- [Task]
Copy every line of the records exactly, without including the images.

- [Information provided]
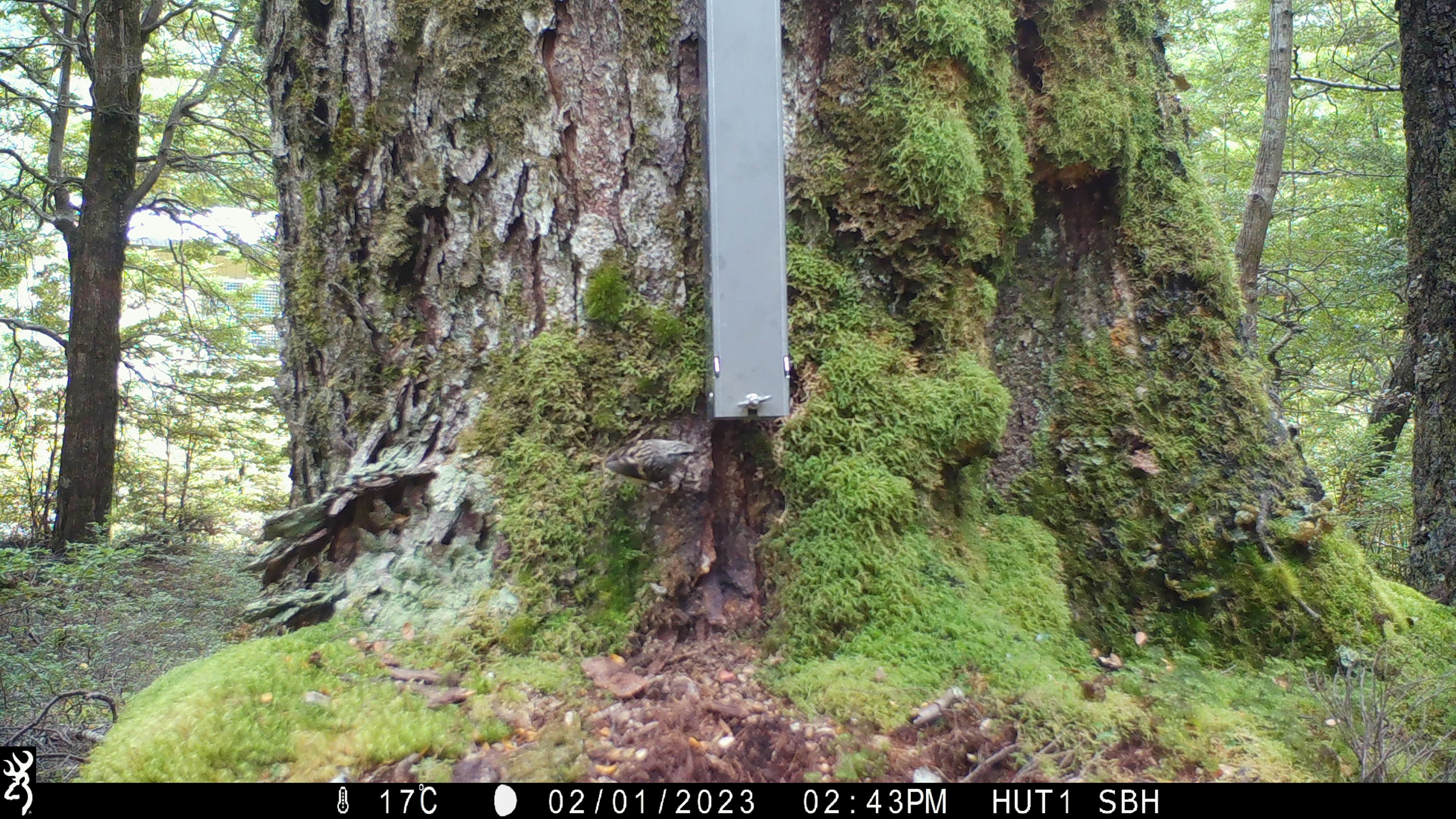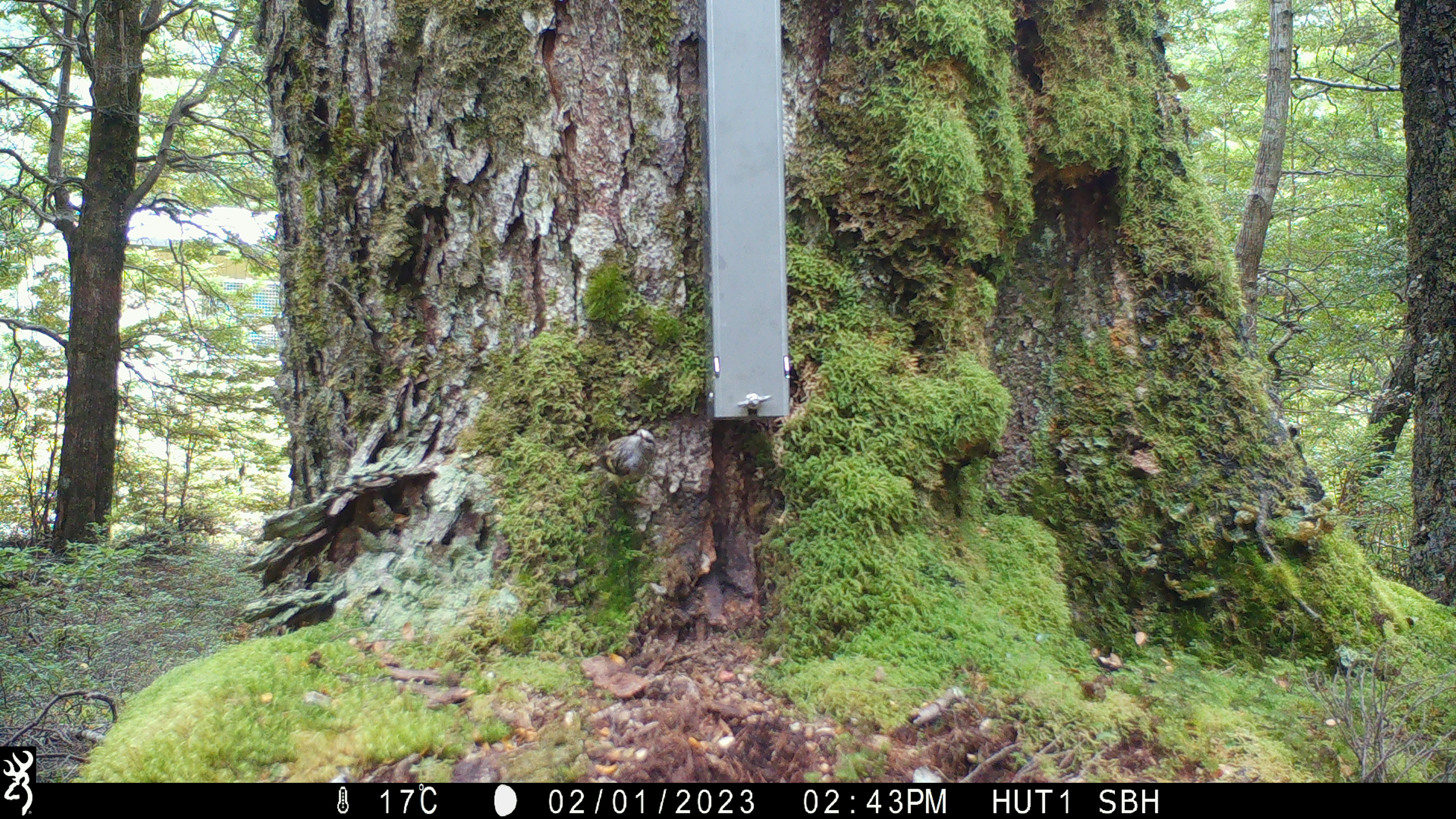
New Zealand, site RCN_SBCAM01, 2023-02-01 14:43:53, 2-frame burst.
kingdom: Animalia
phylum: Chordata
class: Aves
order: Passeriformes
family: Acanthisittidae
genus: Acanthisitta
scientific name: Acanthisitta chloris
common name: rifleman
Rifleman (Acanthisitta chloris).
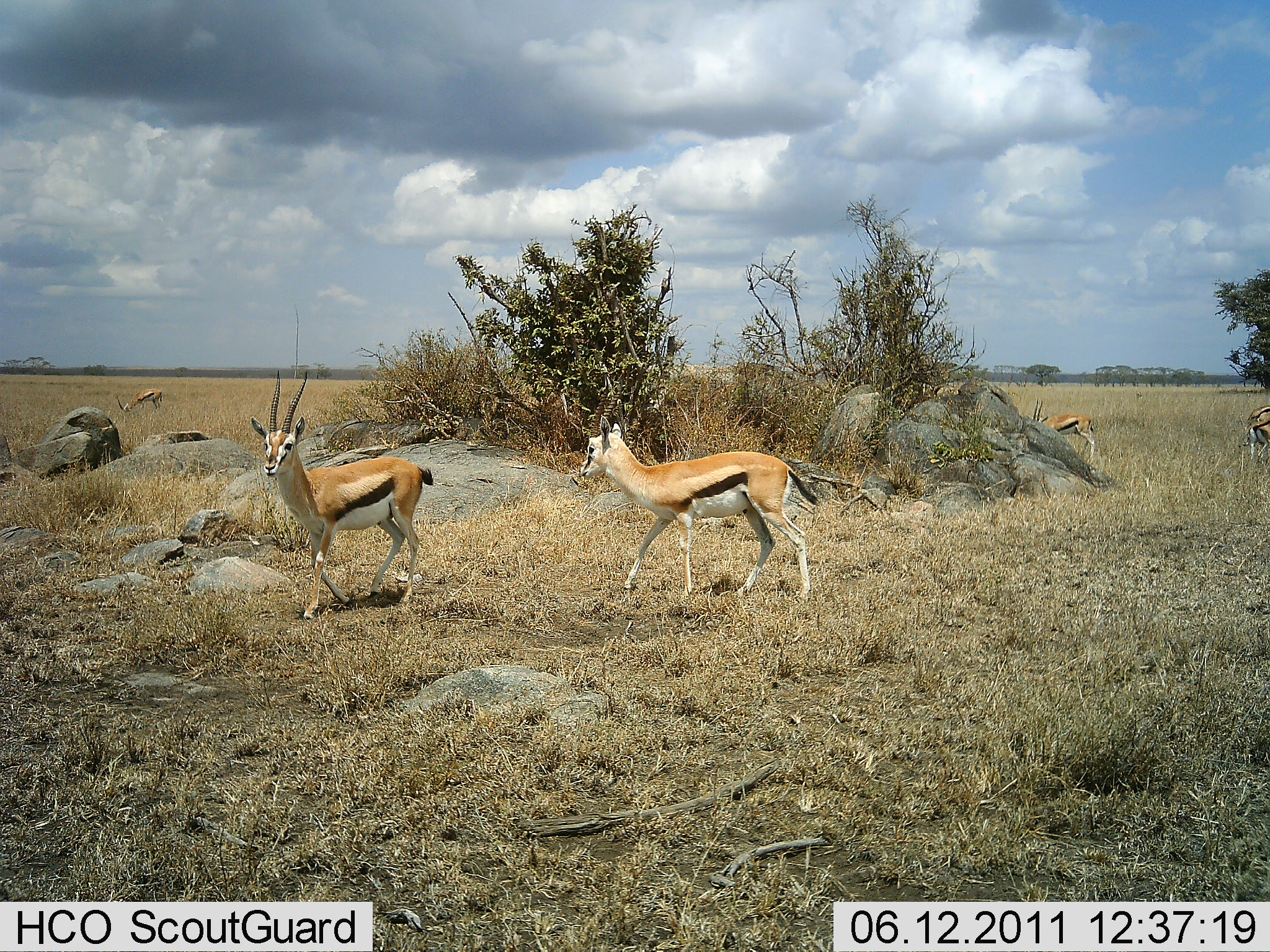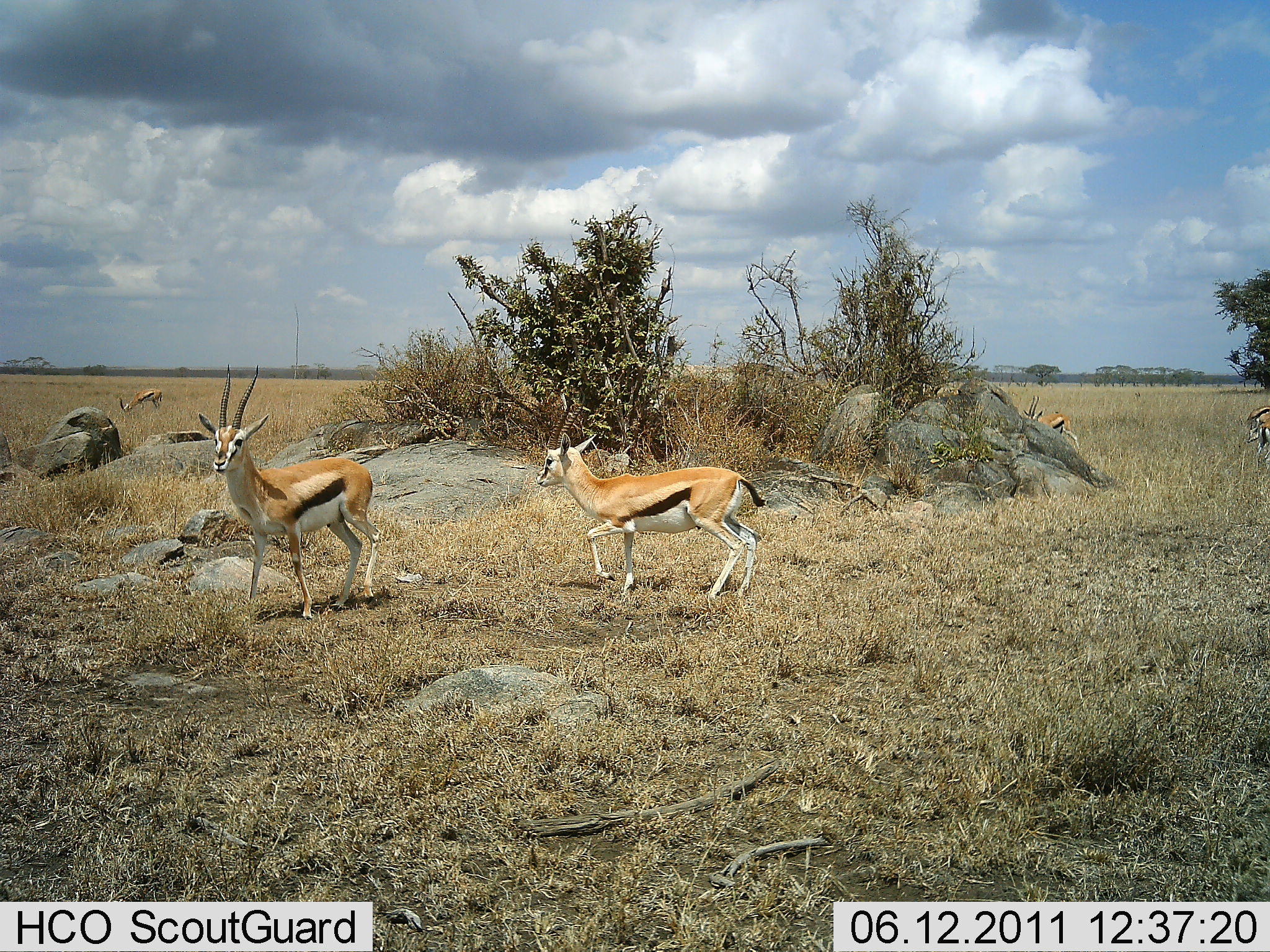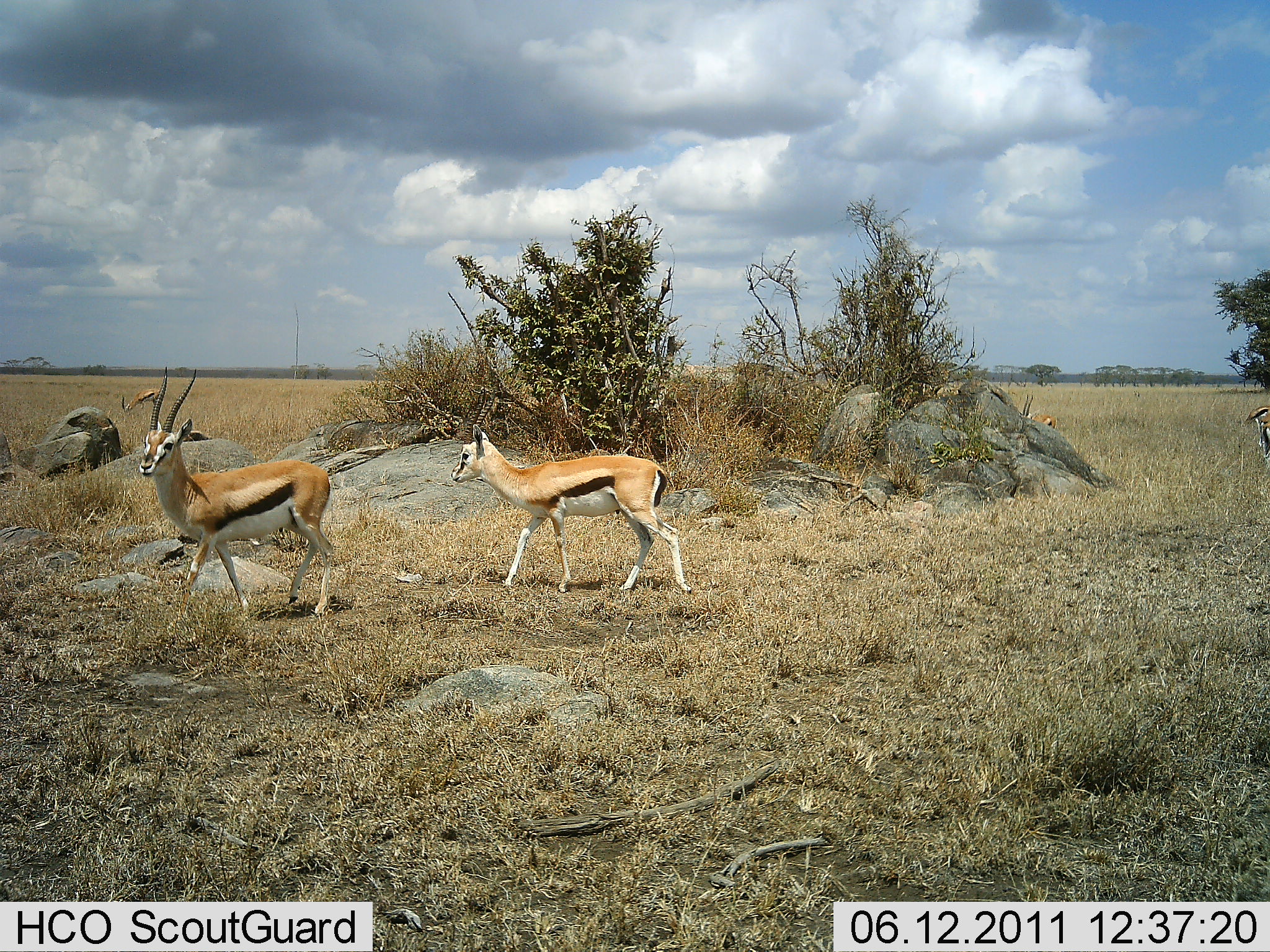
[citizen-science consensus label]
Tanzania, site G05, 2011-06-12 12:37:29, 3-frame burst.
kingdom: Animalia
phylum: Chordata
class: Mammalia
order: Artiodactyla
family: Bovidae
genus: Eudorcas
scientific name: Eudorcas thomsonii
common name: thomson's gazelle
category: gazellethomsons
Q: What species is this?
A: Gazellethomsons (thomson's gazelle) (Eudorcas thomsonii).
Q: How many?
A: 5.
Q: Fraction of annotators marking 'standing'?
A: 46%.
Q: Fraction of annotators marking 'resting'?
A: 0%.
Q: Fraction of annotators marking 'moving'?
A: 77%.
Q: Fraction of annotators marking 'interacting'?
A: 0%.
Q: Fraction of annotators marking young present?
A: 15%.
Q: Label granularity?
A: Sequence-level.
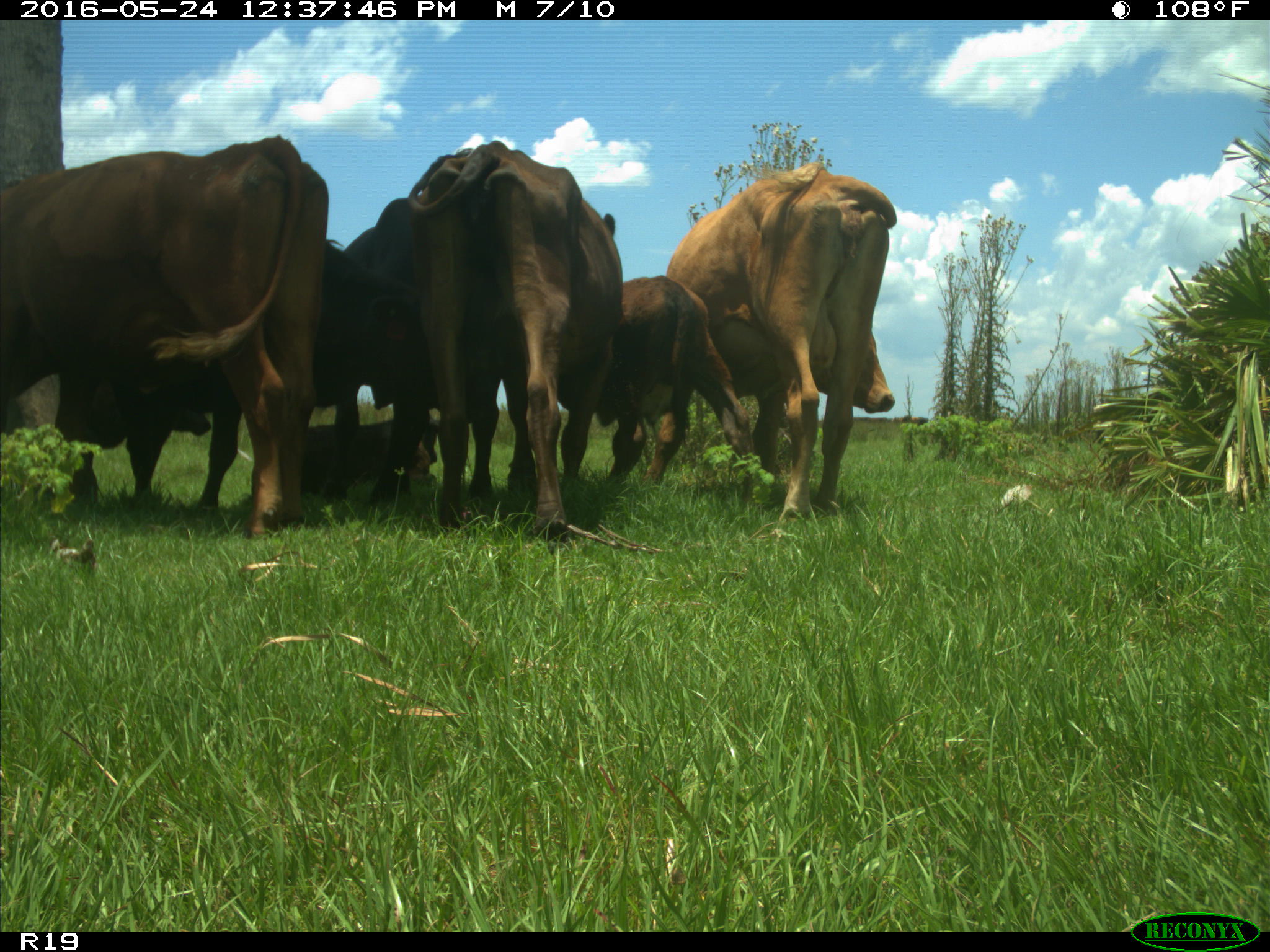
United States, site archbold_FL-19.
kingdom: Animalia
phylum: Chordata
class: Mammalia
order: Artiodactyla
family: Bovidae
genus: Bos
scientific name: Bos taurus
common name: domestic cow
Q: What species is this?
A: Bos taurus (domestic cow).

- [Exercise solution]
New Zealand, site RCN_SBCAM01, 2023-02-01 14:43:53, 2-frame burst.
kingdom: Animalia
phylum: Chordata
class: Aves
order: Passeriformes
family: Acanthisittidae
genus: Acanthisitta
scientific name: Acanthisitta chloris
common name: rifleman
Rifleman (Acanthisitta chloris).
[citizen-science consensus label]
Tanzania, site G05, 2011-06-12 12:37:29, 3-frame burst.
kingdom: Animalia
phylum: Chordata
class: Mammalia
order: Artiodactyla
family: Bovidae
genus: Eudorcas
scientific name: Eudorcas thomsonii
common name: thomson's gazelle
category: gazellethomsons
Q: What species is this?
A: Gazellethomsons (thomson's gazelle) (Eudorcas thomsonii).
Q: How many?
A: 5.
Q: Fraction of annotators marking 'standing'?
A: 46%.
Q: Fraction of annotators marking 'resting'?
A: 0%.
Q: Fraction of annotators marking 'moving'?
A: 77%.
Q: Fraction of annotators marking 'interacting'?
A: 0%.
Q: Fraction of annotators marking young present?
A: 15%.
Q: Label granularity?
A: Sequence-level.
United States, site archbold_FL-19.
kingdom: Animalia
phylum: Chordata
class: Mammalia
order: Artiodactyla
family: Bovidae
genus: Bos
scientific name: Bos taurus
common name: domestic cow
Q: What species is this?
A: Bos taurus (domestic cow).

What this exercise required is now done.